YOUR INSTRUCTIONS: Please show every line in the entries below that includes the word "common".

────────────────────────────────────────

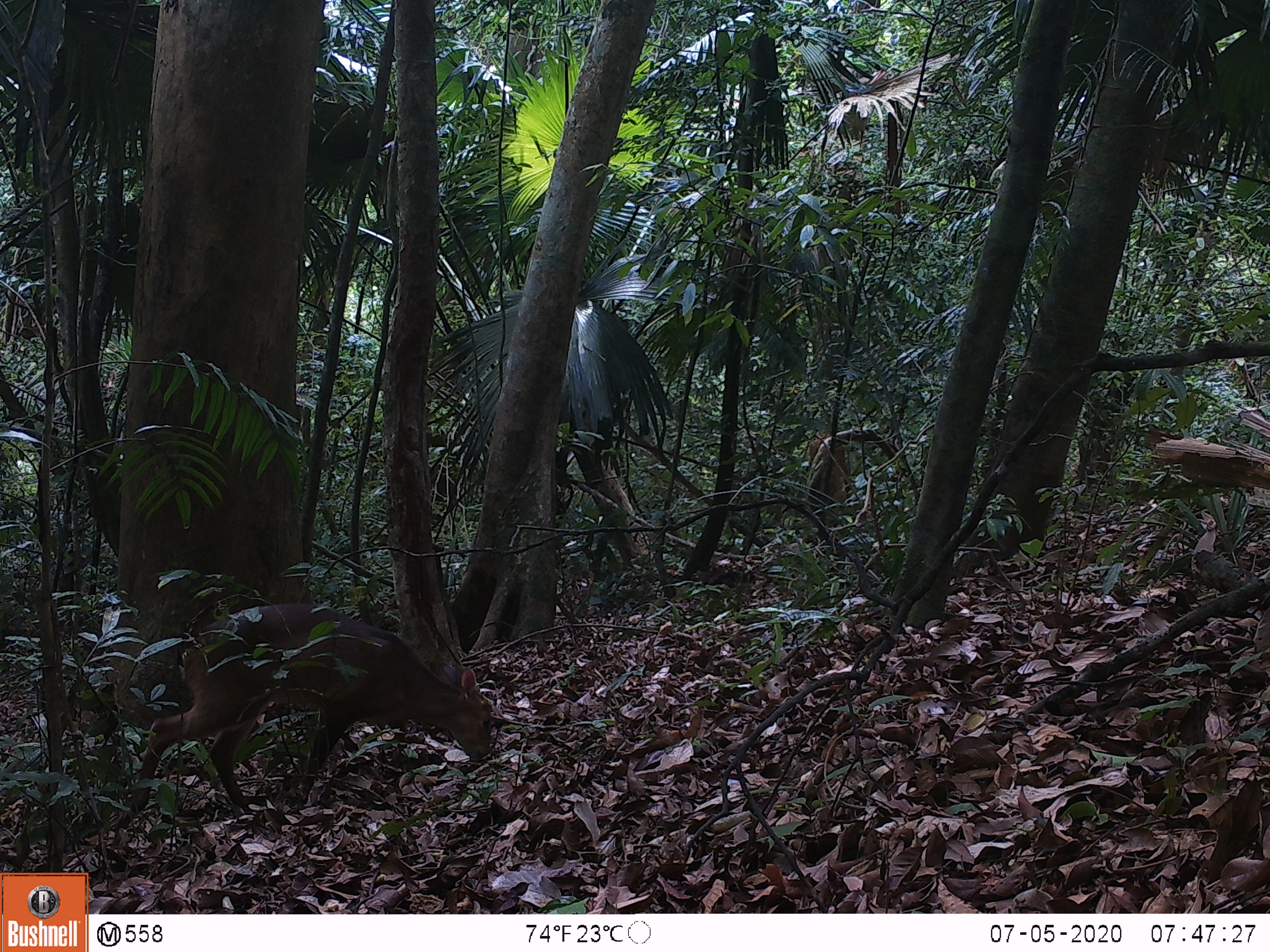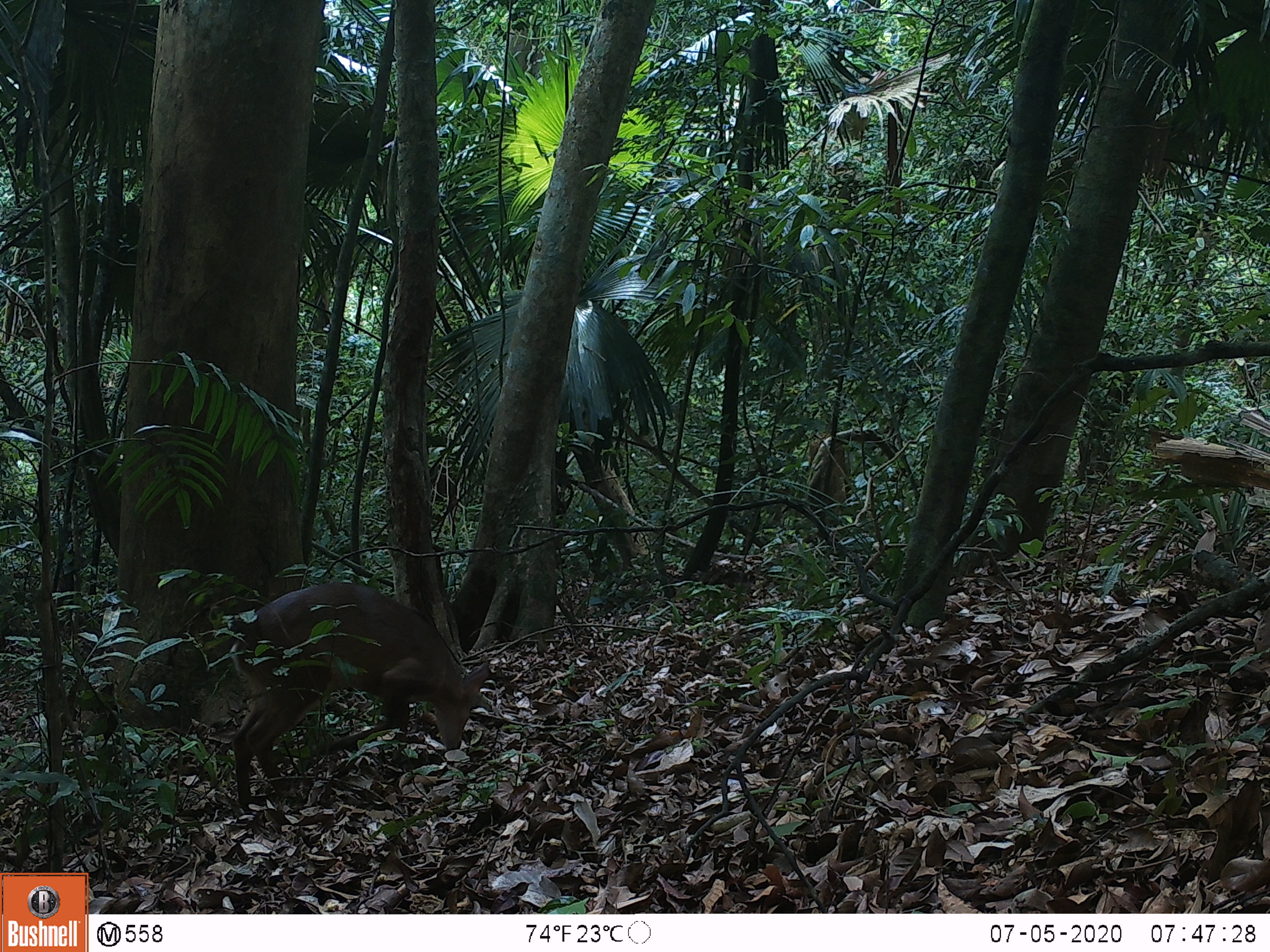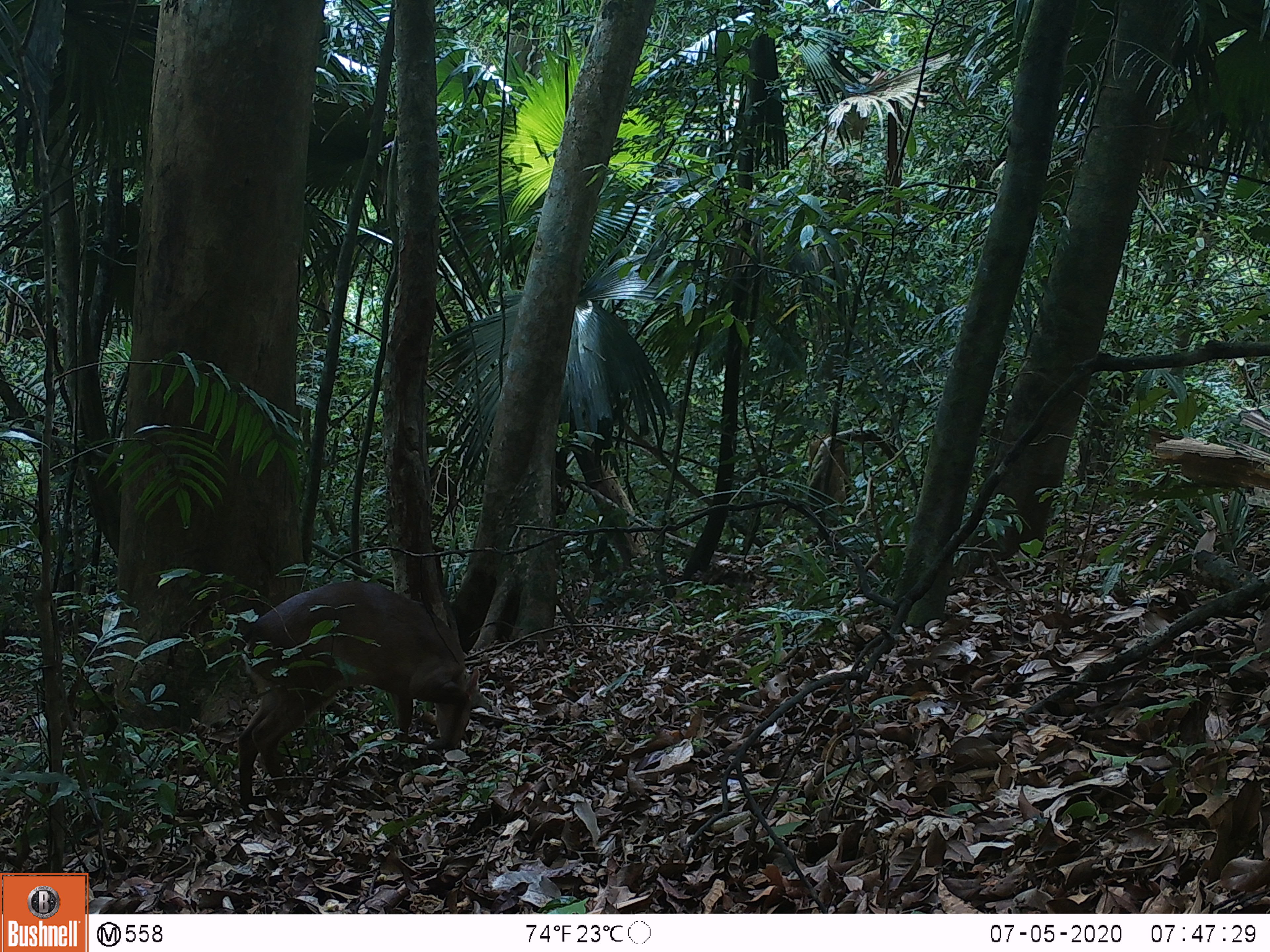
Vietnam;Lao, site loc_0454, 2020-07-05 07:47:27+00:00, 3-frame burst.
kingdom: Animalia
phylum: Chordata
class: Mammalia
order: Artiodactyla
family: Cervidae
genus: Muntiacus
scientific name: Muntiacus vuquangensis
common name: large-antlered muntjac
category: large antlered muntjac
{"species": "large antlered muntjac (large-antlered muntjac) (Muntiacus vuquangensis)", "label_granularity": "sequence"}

────────────────────────────────────────

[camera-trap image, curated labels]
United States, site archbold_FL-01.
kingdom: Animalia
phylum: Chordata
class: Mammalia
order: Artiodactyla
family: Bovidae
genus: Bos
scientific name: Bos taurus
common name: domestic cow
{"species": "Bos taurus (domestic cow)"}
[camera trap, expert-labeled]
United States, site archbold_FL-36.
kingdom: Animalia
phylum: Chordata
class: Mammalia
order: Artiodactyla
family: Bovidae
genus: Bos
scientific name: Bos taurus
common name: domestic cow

────────────────────────────────────────

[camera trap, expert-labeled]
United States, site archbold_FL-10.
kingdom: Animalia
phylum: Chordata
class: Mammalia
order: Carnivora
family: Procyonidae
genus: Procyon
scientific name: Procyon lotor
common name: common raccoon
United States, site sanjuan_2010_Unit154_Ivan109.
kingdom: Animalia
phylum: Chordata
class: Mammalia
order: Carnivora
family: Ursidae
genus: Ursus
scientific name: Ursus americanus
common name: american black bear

────────────────────────────────────────

OUTPUT:
common name: large-antlered muntjac
common name: domestic cow
common name: domestic cow
common name: common raccoon
common name: american black bear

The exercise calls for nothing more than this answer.